# Start of Source passage

Download a book using the url of a Wikisource content page into a data frame. The Wikisource table of content page should link to all the Wikisource pages constituting the book. The text in the Wikisource pages is downloaded using the wikisource_page() function.

wikisource_book(url, cleaned = TRUE)

Arguments

url

A url of a Wikisource content page listing the pages constituting the book.

cleaned

A boolean variable for cleaning Wikisource pages.

Value

A five column tbl_df (a type of data frame; see tibble or dplyr packages) with one row for each line of the text or texts, with columns.

text

A character column

title

A character column with the title of the Wikisource summary page

page

Integer column with a number for the text from each Wikisource page downloaded

language

A character column with a two letter string refering the language of the text

url

A character column with the url of the Wikisource page of the text

Details

The download could fail if the Wikisource paths listed into content page strongly differ from the url path of the content page.

Examples

if (FALSE) { # download Voltaire's "Candide" wikisource_book("https://en.wikisource.org/wiki/Candide") # download "Candide" in French and Spanish library(purrr) fr <- "https://fr.wikisource.org/wiki/Candide,_ou_l%E2%80%99Optimisme/Garnier_1877" es <- "https://es.wikisource.org/wiki/C%C3%A1ndido,_o_el_optimismo" books <- map_df(c(fr, es), wikisource_book) }

# End of Source passage

Written exercise 1
Show every line of the entries below that contains the word "desk", matching its case exactly.

# Start of Material shown

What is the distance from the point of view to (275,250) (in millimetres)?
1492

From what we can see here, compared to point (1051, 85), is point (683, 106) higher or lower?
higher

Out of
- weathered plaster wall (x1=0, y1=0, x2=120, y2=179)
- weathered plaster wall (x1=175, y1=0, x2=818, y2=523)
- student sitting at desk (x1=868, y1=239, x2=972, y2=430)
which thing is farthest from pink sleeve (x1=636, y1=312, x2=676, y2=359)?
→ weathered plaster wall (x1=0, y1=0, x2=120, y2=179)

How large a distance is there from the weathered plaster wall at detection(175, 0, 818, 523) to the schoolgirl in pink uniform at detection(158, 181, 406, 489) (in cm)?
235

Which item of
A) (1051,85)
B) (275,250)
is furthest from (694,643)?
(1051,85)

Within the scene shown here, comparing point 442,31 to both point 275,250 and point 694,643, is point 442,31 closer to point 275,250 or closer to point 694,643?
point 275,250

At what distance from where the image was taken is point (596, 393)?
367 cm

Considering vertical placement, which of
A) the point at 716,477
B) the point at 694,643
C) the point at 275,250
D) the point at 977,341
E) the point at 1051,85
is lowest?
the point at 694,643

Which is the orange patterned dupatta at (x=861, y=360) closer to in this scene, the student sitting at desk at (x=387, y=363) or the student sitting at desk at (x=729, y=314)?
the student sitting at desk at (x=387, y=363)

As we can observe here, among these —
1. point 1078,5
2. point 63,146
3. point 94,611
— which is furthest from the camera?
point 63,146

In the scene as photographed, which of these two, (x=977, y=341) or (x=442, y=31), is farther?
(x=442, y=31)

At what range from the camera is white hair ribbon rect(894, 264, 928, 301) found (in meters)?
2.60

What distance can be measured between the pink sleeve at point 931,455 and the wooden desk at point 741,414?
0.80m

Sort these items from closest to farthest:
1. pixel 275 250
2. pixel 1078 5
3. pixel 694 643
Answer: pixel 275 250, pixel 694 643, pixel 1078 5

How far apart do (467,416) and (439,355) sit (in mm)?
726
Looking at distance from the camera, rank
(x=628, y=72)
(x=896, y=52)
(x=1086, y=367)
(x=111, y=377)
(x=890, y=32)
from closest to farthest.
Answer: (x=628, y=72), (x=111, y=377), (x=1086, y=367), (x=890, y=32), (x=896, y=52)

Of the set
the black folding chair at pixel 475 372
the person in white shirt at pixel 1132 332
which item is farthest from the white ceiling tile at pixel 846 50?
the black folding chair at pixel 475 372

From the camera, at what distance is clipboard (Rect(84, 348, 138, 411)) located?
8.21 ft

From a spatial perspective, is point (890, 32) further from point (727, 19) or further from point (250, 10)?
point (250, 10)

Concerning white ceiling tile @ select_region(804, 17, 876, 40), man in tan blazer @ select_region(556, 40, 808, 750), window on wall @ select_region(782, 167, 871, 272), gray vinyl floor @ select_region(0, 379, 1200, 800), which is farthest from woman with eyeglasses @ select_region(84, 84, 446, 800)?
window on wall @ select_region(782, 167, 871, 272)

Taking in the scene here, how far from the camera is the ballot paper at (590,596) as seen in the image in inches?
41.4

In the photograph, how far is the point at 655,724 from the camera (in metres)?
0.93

# End of Material shown

Written exercise 2
In the wikisource_book documentation, which function downloads the text of the Wikisource pages?

Result 1
- student sitting at desk (x1=868, y1=239, x2=972, y2=430)
Which is the orange patterned dupatta at (x=861, y=360) closer to in this scene, the student sitting at desk at (x=387, y=363) or the student sitting at desk at (x=729, y=314)?
the student sitting at desk at (x=387, y=363)
What distance can be measured between the pink sleeve at point 931,455 and the wooden desk at point 741,414?

Result 2
The wikisource_page() function.